*Try it*
Produce one exact copy of the records, no pictures.

*Information shown*
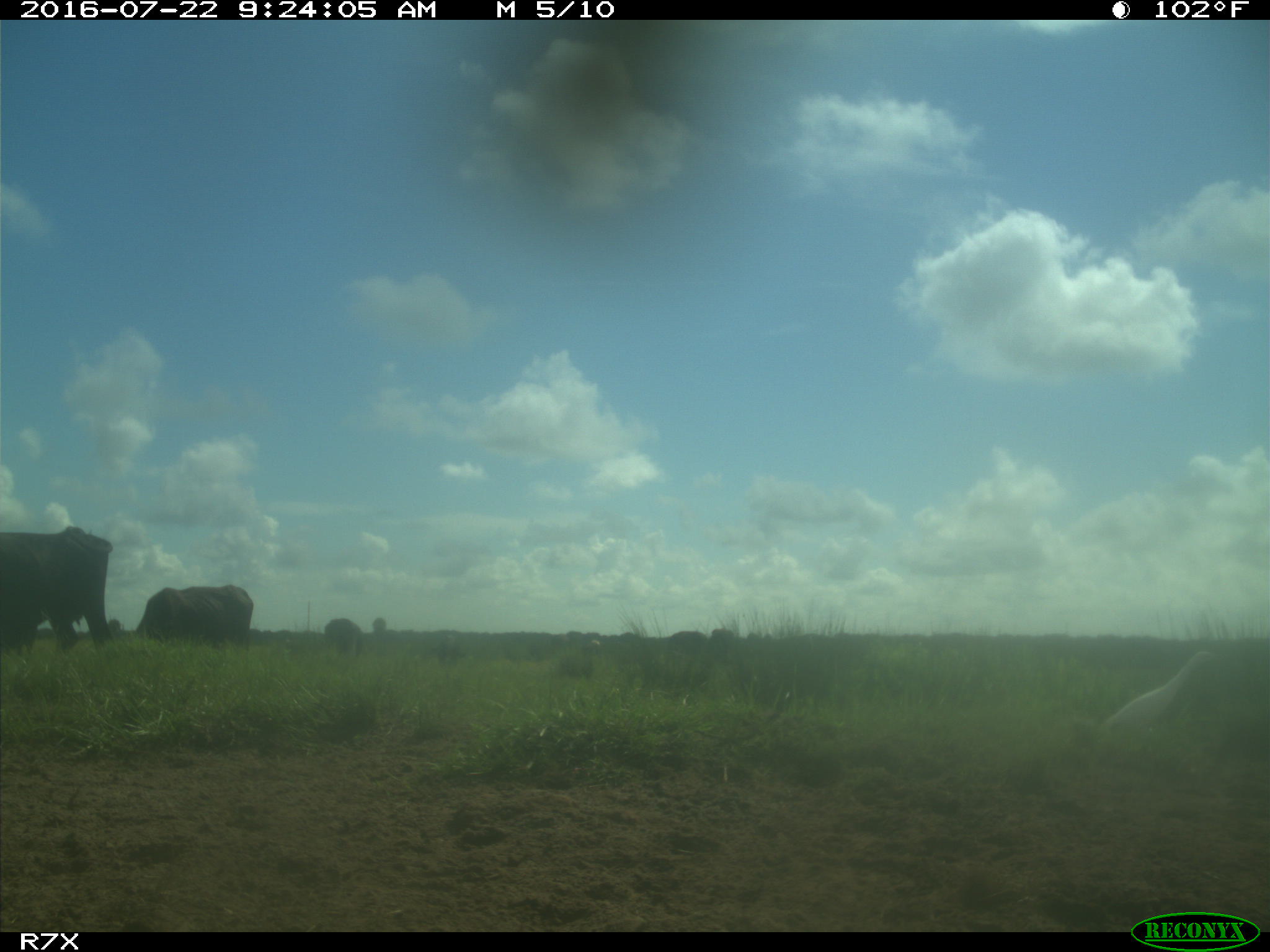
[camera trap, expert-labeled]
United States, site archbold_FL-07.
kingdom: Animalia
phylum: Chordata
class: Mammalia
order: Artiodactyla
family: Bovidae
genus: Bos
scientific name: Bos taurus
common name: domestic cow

*Expected output*
[camera trap, expert-labeled]
United States, site archbold_FL-07.
kingdom: Animalia
phylum: Chordata
class: Mammalia
order: Artiodactyla
family: Bovidae
genus: Bos
scientific name: Bos taurus
common name: domestic cow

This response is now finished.